Je veux être polie avec tout le monde

18 de January de 2020
Source: Illustration de Jacqueline Lachaud, Quelle route choisir?, Éditions de l’École, 1963

L’autre jour, en allant au marché, j’ai croisé dans la rue un vieux monsieur qui marchait avec des béquilles. Immédiatement, mon œil de lynx paranoïaque a été attiré par une anomalie redoutable: les lacets de l’une de ses chaussures s’étaient  dénoués! Mon sang de jeannette n’a fait qu’un tour. En un millième de seconde, un univers quantique de conséquences désastreuses s’est déployé: le monsieur allait trébucher, tomber, se casser le col du fémur, passer de longues années à végéter sur un grabat immonde avant de mourir d’ischémie dans d’épouvantables douleurs.

«Monsieur! Monsieur! me suis-je exclamée (tout bas pour lui éviter un infarctus car, à son âge, les frayeurs peuvent être mortelles), votre chaussure est délacée…». Le pauvre homme a regardé ses pieds d’un air navré. «Ne bougez pas, je m’en occupe», lui ai-je assuré. Alors, pleine de ferveur altruiste, je me suis agenouillée et je lui ai fait un beau (double) nœud bien solide à son soulier, tandis que je vivais ma première expérience mystique: je me suis sentie PAPE. Mais pas le Pape ronchon qui donne des tapes colériques à ses fans en extase; non, le Pape sublimement humble qui lave les pieds des pauvres le Vendredi Saint.

Bref. Le vieux monsieur a bredouillé un remerciement et s’est enfui à petits pas. Moi, je suis restée pétrifiée sur mon trottoir tandis que je vivais ma deuxième expérience mystique du jour: j’ai fait un bond en arrière dans le temps, zoummmmm!!!, et je me suis retrouvée assise sur mon banc du cours élémentaire 2e année, en uniforme bleu marine des Ursulines, devant mon cahier de morale intitulé À qui veux-tu ressembler?, ouvert à ma page préférée: celle du chapitre 10, «Je veux être poli avec tout le monde».

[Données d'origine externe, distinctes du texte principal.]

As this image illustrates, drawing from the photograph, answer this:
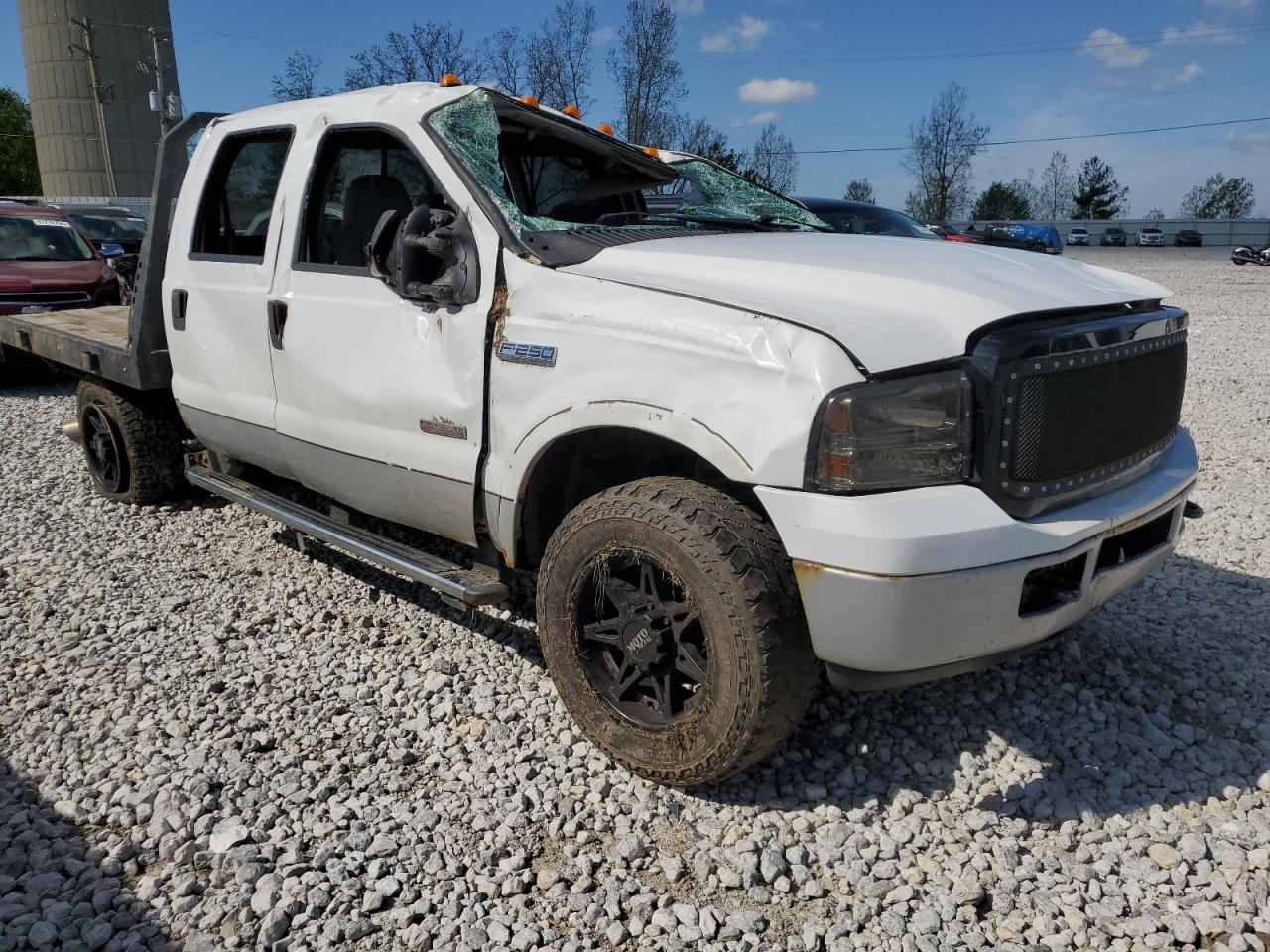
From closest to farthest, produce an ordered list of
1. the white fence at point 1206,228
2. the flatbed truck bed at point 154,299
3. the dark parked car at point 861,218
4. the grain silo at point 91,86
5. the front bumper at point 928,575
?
the front bumper at point 928,575, the flatbed truck bed at point 154,299, the dark parked car at point 861,218, the grain silo at point 91,86, the white fence at point 1206,228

Ma vie a défilé devant mes yeux et j’ai tout compris. À 7-8 ans, quand les autres voulaient devenir Président de la République ou actrice, moi, je voulais ressembler à Chantal, qui tenait la porte pour laisser passer une dame élégante; à Bruno, qui soulevait sa casquette pour saluer un monsieur à lunettes; à Jean, qui s’écartait pour céder le trottoir à un vieillard. J’enviais Jacqueline, la grande sœur du chapitre 7, qui mouchait gentiment son petit frère (manque de bol, je suis fille unique). J’aurais donné un bras pour avoir un canari comme Lucile et Cécile qui lui donnaient à manger (chapitre 16, «Je sais prendre des responsabilités»). Et j’aurais voulu être dans la peau d’Ata (chapitre 17), qui confectionnait un beau filet pour son père qui était pêcheur. Quand le filet était presque terminé, elle voyait qu’une maille était mal nouée mais, comme elle était pressée, elle ne la refaisait pas. MOI, je l’aurais arrangé, ce filet, et quand mon frère serait tombé à la mer et que mon père aurait voulu le repêcher avec, la maille n’aurait pas craqué et il ne se serait pas noyé, mon frère.

Manque de bol, je suis fille unique.